Vorsicht, wenn sich bei einem Zusammenschluss der Wettbewerber freut!

Das Bundeskartellamt hat sich in einem interessanten Fallbericht zu den Umständen und Auswirkungen geäußert, die bei der Prüfung der wettbewerblichen Auswirkungen eines geplanten Zusammenschlusses herangezogen werden können.

Hintergrund

Gemäß § 36 Abs. 1 GWB ist ein Zusammenschluss, durch den wirksamer Wettbewerb erheblich behindert würde, insbesondere von dem zu erwarten ist, dass er eine marktbeherrschende Stellung begründet oder verstärkt, vom Bundeskartellamt zu untersagen. Intuitiv prüft der Rechtsanwender zunächst, ob die Marktstellung der Zusammenschlussbeteiligten verstärkt wird, insbesondere, ob ihre Marktanteile sich vergrößern. Nicht eindeutig geklärt war hingegen bislang, ob auch die Entstehung oder Verstärkung einer Marktbeherrschung eines nicht beteiligtes Unternehmen (sog. third party dominance) Anlass für eine Untersagung des Zusammenschlusses geben kann.
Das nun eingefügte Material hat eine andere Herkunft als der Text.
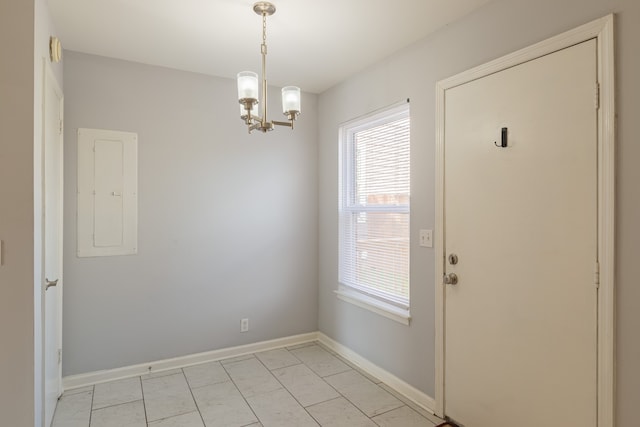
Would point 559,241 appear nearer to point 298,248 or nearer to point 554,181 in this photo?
point 554,181

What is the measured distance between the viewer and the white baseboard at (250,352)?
2.71m

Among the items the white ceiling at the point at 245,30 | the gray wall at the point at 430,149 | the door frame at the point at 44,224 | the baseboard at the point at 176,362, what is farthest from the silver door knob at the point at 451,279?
the door frame at the point at 44,224

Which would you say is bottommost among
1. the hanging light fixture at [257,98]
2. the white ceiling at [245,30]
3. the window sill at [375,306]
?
the window sill at [375,306]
Das Kartellamt hat insofern nun einen Hinweis geliefert.

Sachverhalt

In dem Verfahren ging es um den Zusammenschluss zweier Anbieter von Systemen und Lösungen für professionellen Mobilfunk. Das Zielunternehmen im Rahmen dieses Zusammenschluss war eines von nur zwei Unternehmen, deren Endgeräte über eine Zertifizierung der Bundesanstalt für den Digitalfunk der Behörden und Organisationen mit Sicherheitsaufgaben verfügten (sog. BOS-Zertifikat), sodass sie für den Digitalfunk BOS verwendet werden können.

Das Bundeskartellamt erwartete, dass das Zielunternehmen, dessen neue Konzernmutter in China ansässig ist, keine BOS-Zertifizierung mehr erhalten wird. Somit verbliebe nur noch ein Unternehmen als Anbieter von BOS-zertifizierten Mobilfunkendgeräten.

Erwägungen

Sachlich ging das Bundeskartellamt von einem eigenen Markt für Mobilfunkendgerichte aus, die über das BOS-Zertifikat verfügen. Die räumliche Marktabgrenzung konnte offen bleiben, weil es ohnehin keine weiteren Unternehmen gegeben hätte, die über das Zertifikat verfügten.

Das Bundeskartellamt beließ es zwar bei einer vorläufigen Einschätzung der wettbewerblichen Auswirkungen, weil die Zusammenschlussanmeldung mangels Erreichen der Umsatzschwellen wieder zurückgenommen wurde. Es betonte allerdings die Einschätzung, dass sich der Zusammenschluss negativ auf das digitale Sprach- und Datenfunknetz für Behörden und Organisationen mit Sicherheitsaufgaben und die Beschaffung der hierfür erforderlichen Endgeräte auswirkt, da jedenfalls zunächst nur ein Anbieter übrig bleibt. Andere Anbieter hatten bislang aus wirtschaftlichen Erwägungen keine geeigneten Endgeräte entwickelt. Kurzfristig war mit keinem Markteintritt eines neuen Wettbewerbers gerechnet.

Fazit

Die Ausführungen des Bundeskartellamts verdeutlichen, dass im Zweifel jegliche wirtschaftlichen Auswirkungen des Zusammenschlusses heranzuziehen sind. Dies gilt insbesondere auch für negative Auswirkungen für die Zusammenschlussbeteiligten selbst und für positive Auswirkungen für Wettbewerber. Die Auswirkungen können vor allem auch darin bestehen, dass die Stellung der Zusammenschlussbeteiligten auf einem bestimmten Markt geschwächt wird. Auch zu erwartende Reaktionen von Zulassungsbehörden auf den Zusammenschluss sind von Bedeutung.

Für Unternehmen, die einen Zusammenschluss planen, sowie für Rechtsanwender bedeutet dies, dass der Blick gegebenenfalls geweitet werden muss. Die Erwägungen des Bundeskartellamtes lassen sich auf jeden Bereich der Wirtschaft, insbesondere der Herstellung, übertragen.